Cine Fialho: Ainda Estou Aqui (dir. Walter Salles)

Parceria Cine Fialho. Texto: Marco Fialho. Revisão: Larissa Lisboa.

Tem filmes que antes de tudo se estabelecem como algo simbólico e mais do que falar de uma época, talvez sua força advenha de um forte diálogo com o tempo presente. Para mim, é o caso de Ainda Estou Aqui, de Walter Salles, representante do Brasil na corrida do Oscar 2025. Há no Brasil de hoje uma energia estranha, vinda de setores que entoam uma espécie de canto do cisne da época mais terrível do Brasil contemporâneo: a do regime ditatorial civil e militar (1964-85). Esse é o diálogo que Walter estabelece ao trazer para o cinema uma sensível história baseada no livro homônimo de Marcelo Rubens Paiva.

Logo na primeira cena Walter Salles mostra ao que veio. A personagem Eunice (Fernanda Torres) está no mar, bem longe da costa, nadando e relaxando, como aparece também em outras cenas do filme. Mas como um prenúncio, sua paz é perturbada pelo som desconfortável de um helicóptero do exército, que rasga o céu do Leblon em um voo rasante e ameaçador pela praia. Essa é uma imagem síntese que em um primeiro momento pode parecer tola, mas que vai ser reafirmada durante toda a projeção de Ainda Estou Aqui. É nesse instante que somos informados que estamos no Rio de Janeiro no ano de 1970. Algumas cenas depois, a filha de Eunice é parada numa blitz em um túnel da Zona Sul e a revista dos policiais não é nada amistosa. Assim, aos poucos, o terror vai adentrando nessa família, até atingir um nível ameaçador. A direção de Walter Salles arquiteta habilmente todos esses elementos que aos poucos vão abalando a vida da família Paiva.
+++
Lista de atividades:
• A. Reproduza o trecho da crítica de Ainda Estou Aqui começando em "Tem filmes que" e seguindo até "Marcelo Rubens Paiva.".
• B. Segundo a crítica de Ainda Estou Aqui, em que cidade e em que ano se passa a história do filme?
• C. Por favor, dê prosseguimento à crítica de Ainda Estou Aqui a partir da última frase apresentada.
As linhas que vêm depois não têm relação com a crítica de Ainda Estou Aqui.

Dados fornecidos:
+++
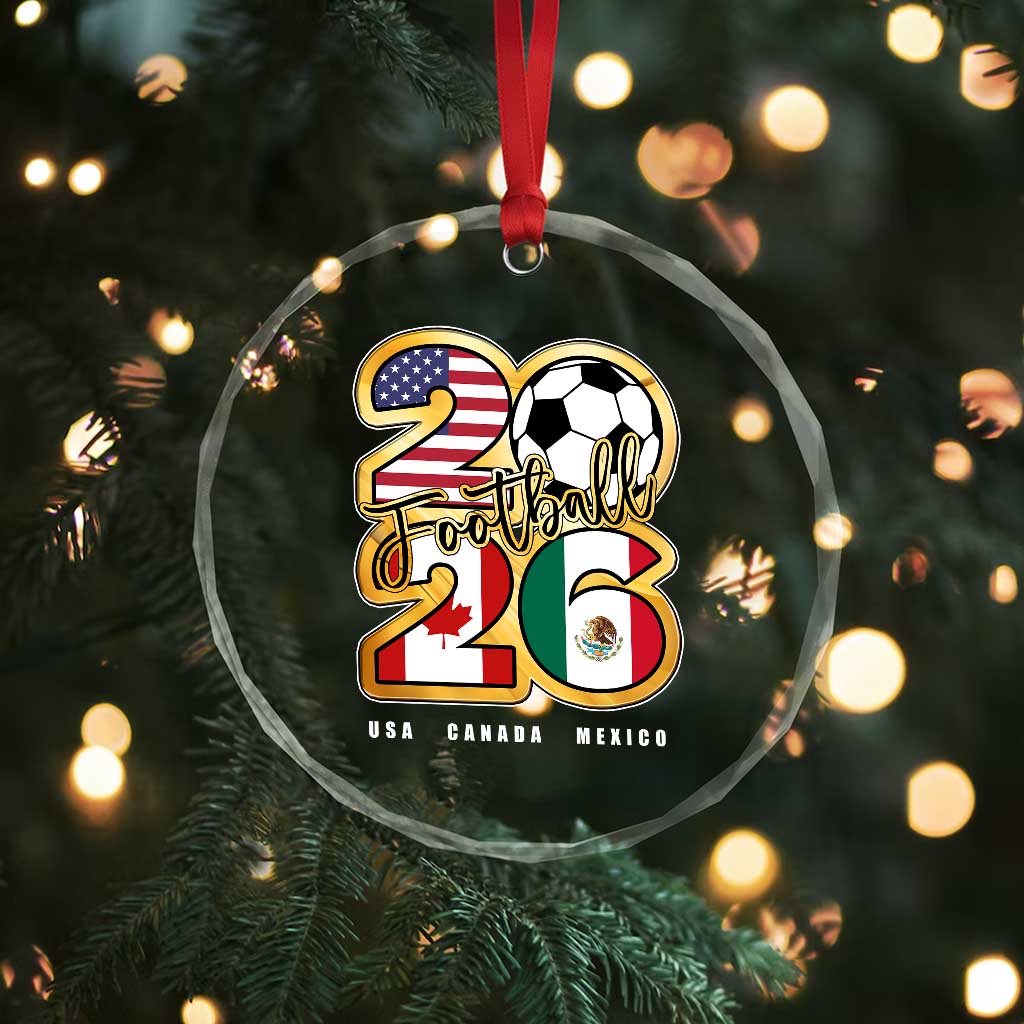 Soccer Football Lover Crystal Glass Ornament USA Canada Mexico Pride 2026 TS11 Print Your Wear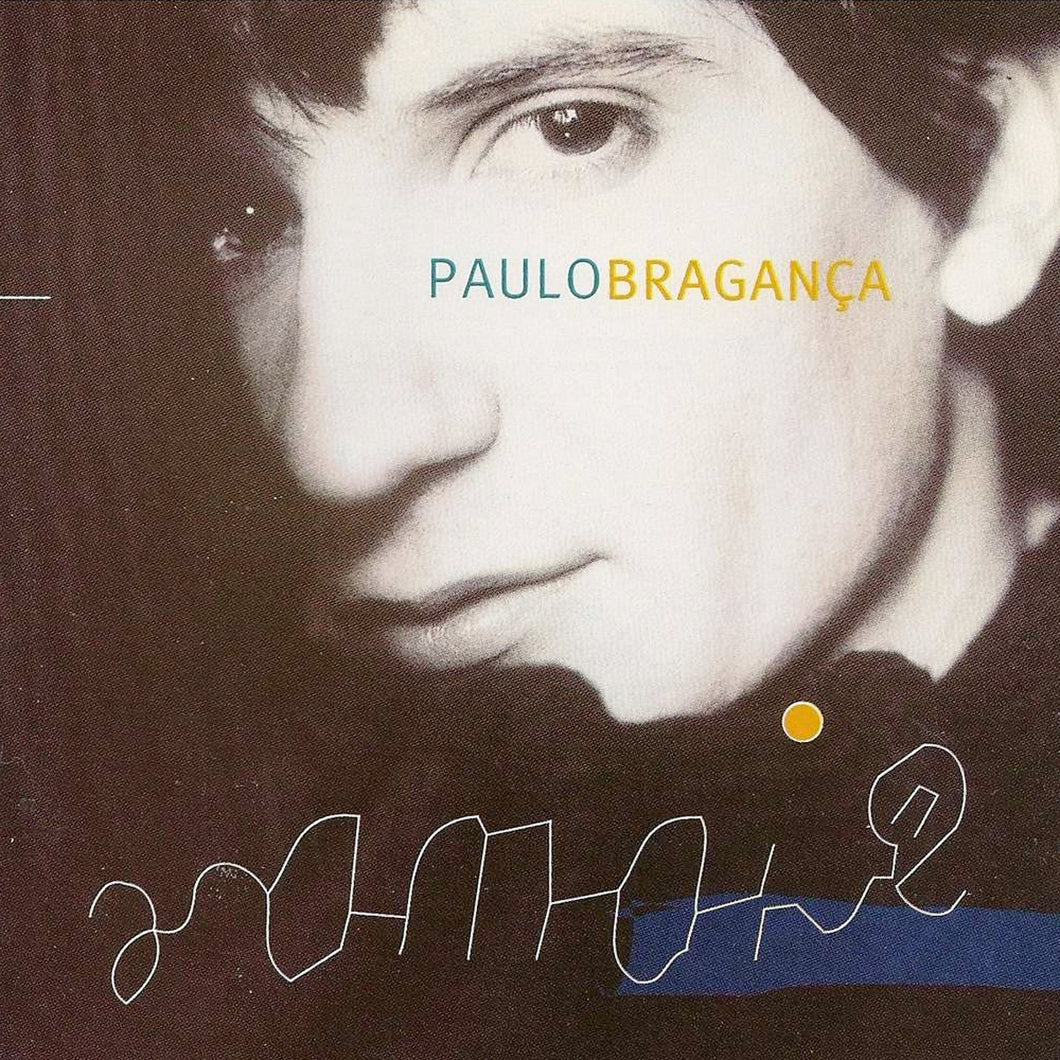 Paulo Bragança - Amai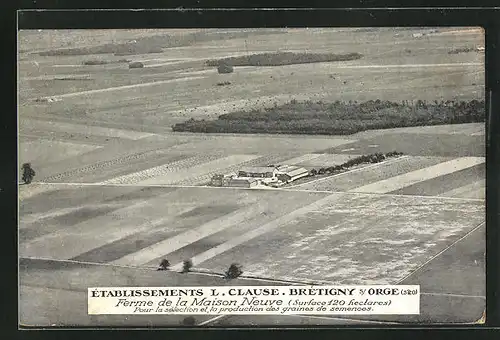 AK Brétigny-sur-Orge, Établissements L. Clause, Ferme de la Maison Neuve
+++
Respostas do exercício:
• A.
Tem filmes que antes de tudo se estabelecem como algo simbólico e mais do que falar de uma época, talvez sua força advenha de um forte diálogo com o tempo presente. Para mim, é o caso de Ainda Estou Aqui, de Walter Salles, representante do Brasil na corrida do Oscar 2025. Há no Brasil de hoje uma energia estranha, vinda de setores que entoam uma espécie de canto do cisne da época mais terrível do Brasil contemporâneo: a do regime ditatorial civil e militar (1964-85). Esse é o diálogo que Walter estabelece ao trazer para o cinema uma sensível história baseada no livro homônimo de Marcelo Rubens Paiva.

• B. No Rio de Janeiro, em 1970.

• C.
O que mais me encantou, do ponto de vista cinematográfico, foi constatar que Walter Salles construiu Ainda Estou Aqui como um thriller de suspense, um filme de terror político cujo teor psicológico atinge um grau insuportável. Se pensarmos estruturalmente, a abordagem da direção almeja ir do paraíso ao inferno em pouquíssimo tempo. A opção de iniciar a narrativa em um Leblon resplandecente, solar, é fundamental para o que veremos depois. Essa atmosfera lúdica, onde a praia era praticamente o quintal dos Paiva, que possuíam uma casa aberta, onde a luz e a felicidade de uma família beirava a perfeição e que representava o sonho de um país recém-saído do sucesso da Bossa Nova, mas que estava sob o domínio de um governo tomado pelos militares.

O mais incrível é que Walter Salles faz da casa dos Paiva um microcosmo da política brasileira do período e isso vai se evidenciando cena a cena de maneira perturbadora. A experiência dos Paiva com a política autoritária do país torna-se a única referência e ela é o bastante para descortinar os absurdos que serão praticados em nome de um combate hipócrita a uma tal entidade fantasmagórica que os conservadores costumam chamar de comunismo.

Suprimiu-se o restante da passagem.